Public expenditures for family planning services totaled $2.1 billion in fiscal year 2015, and Medicaid accounted for three-quarters of those expenditures, according to a new Guttmacher Institute report.

A 2015 survey of health, social services and Medicaid agencies in all 50 states and the District of Columbia—combined with federal funding data from the Centers for Medicare and Medicaid Services and with data from private, nonprofit Title X grantees—found that Medicaid accounted for 75% of all publicly funded family planning expenditures, while state-only sources accounted for 13% and Title X funding for 10%. Other federal funding sources, including federal block grants, accounted for 2% of the total.  

Twenty percent of U.S. women of reproductive age were enrolled in Medicaid in 2015, including almost half of those living below the federal poverty level (currently $20,420 for a family of three). Many states expanded Medicaid eligibility after the Affordable Care Act’s implementation. Largely as a result of these expansions, the number of reproductive-age women enrolled in Medicaid increased by 24% nationally between 2013 and 2015.
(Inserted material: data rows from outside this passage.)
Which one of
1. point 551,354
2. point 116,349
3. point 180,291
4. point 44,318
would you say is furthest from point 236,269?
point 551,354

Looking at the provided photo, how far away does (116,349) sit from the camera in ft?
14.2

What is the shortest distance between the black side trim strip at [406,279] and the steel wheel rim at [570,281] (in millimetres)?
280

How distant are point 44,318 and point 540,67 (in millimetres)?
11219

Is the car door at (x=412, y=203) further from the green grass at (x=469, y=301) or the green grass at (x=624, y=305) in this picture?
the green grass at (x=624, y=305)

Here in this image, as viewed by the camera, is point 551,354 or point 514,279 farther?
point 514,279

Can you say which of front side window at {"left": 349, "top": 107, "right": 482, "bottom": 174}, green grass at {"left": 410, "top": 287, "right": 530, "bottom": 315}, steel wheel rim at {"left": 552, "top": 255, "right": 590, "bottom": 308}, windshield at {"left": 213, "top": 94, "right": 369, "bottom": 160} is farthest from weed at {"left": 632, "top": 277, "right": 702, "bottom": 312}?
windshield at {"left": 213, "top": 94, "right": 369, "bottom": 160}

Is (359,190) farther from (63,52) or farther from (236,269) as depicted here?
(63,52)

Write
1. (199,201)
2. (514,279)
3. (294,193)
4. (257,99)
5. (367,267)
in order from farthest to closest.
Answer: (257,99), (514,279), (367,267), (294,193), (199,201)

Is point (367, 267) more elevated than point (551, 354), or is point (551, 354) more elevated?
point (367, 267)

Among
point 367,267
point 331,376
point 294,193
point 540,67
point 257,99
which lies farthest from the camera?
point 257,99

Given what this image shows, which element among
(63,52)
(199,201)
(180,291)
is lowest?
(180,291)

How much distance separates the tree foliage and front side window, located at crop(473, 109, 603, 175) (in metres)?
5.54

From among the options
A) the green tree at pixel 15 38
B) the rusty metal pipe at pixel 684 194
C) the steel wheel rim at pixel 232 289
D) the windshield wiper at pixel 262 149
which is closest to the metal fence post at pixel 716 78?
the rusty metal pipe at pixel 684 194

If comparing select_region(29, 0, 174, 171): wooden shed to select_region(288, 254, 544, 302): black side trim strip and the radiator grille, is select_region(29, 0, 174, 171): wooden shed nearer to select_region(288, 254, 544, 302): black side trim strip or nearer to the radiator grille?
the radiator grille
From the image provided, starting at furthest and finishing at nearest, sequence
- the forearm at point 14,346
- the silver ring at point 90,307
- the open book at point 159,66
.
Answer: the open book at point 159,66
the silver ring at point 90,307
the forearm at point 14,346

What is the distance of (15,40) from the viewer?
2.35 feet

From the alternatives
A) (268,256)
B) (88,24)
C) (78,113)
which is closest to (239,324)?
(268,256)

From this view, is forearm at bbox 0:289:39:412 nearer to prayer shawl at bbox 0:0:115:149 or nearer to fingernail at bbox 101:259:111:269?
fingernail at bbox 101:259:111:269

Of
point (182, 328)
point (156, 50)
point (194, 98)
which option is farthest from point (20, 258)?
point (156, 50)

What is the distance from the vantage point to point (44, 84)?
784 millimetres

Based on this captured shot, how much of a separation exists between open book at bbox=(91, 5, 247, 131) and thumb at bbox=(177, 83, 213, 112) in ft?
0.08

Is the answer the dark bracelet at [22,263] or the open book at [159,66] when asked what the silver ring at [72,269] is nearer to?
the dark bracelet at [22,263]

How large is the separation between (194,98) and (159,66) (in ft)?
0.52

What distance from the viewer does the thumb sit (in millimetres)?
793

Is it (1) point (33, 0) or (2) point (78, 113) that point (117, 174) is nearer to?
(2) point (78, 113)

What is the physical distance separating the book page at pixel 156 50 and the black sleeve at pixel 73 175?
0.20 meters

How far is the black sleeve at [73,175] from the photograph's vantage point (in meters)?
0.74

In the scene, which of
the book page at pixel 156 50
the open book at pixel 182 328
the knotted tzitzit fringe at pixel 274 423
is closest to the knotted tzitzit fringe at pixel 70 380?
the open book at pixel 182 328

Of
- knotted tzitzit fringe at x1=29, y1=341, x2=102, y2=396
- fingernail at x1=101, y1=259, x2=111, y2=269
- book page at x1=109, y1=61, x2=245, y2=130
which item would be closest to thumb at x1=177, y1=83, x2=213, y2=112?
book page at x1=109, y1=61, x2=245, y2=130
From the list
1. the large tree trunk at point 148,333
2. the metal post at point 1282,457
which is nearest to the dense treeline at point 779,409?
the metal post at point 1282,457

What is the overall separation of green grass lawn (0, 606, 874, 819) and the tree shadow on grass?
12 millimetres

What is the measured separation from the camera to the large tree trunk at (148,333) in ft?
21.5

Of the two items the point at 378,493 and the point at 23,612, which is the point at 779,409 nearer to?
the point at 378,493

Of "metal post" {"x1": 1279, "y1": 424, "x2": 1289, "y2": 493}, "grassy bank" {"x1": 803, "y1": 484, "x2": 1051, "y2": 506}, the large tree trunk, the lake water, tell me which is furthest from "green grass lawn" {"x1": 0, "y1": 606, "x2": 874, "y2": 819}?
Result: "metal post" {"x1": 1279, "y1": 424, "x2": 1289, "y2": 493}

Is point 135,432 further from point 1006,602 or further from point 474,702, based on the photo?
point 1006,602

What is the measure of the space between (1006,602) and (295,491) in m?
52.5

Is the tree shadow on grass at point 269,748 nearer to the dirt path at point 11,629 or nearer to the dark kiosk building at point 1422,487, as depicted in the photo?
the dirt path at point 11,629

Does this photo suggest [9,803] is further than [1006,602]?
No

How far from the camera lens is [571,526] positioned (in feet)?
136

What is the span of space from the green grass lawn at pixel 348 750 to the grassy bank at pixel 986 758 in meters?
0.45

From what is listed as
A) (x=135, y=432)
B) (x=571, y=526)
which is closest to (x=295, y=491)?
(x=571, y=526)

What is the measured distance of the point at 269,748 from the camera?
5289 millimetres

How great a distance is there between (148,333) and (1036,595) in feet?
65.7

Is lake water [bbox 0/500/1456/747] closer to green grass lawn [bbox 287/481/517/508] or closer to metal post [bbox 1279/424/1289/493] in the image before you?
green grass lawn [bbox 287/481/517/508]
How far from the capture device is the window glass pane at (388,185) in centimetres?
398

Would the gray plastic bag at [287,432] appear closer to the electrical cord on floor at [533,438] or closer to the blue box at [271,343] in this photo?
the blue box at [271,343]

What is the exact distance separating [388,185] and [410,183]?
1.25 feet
The study also looked at public funding for abortion and found that, in 2015, states spent $71 million on about 157,000 abortion procedures for low-income women. The federal government—which restricts funding to cases that threaten the life of the woman or are the result of rape or incest—contributed to the cost of only 160 of these procedures. Nearly all publicly funded abortions in 2015 occurred in the 17 states that allow state Medicaid funds to pay for most or all medically necessary abortions.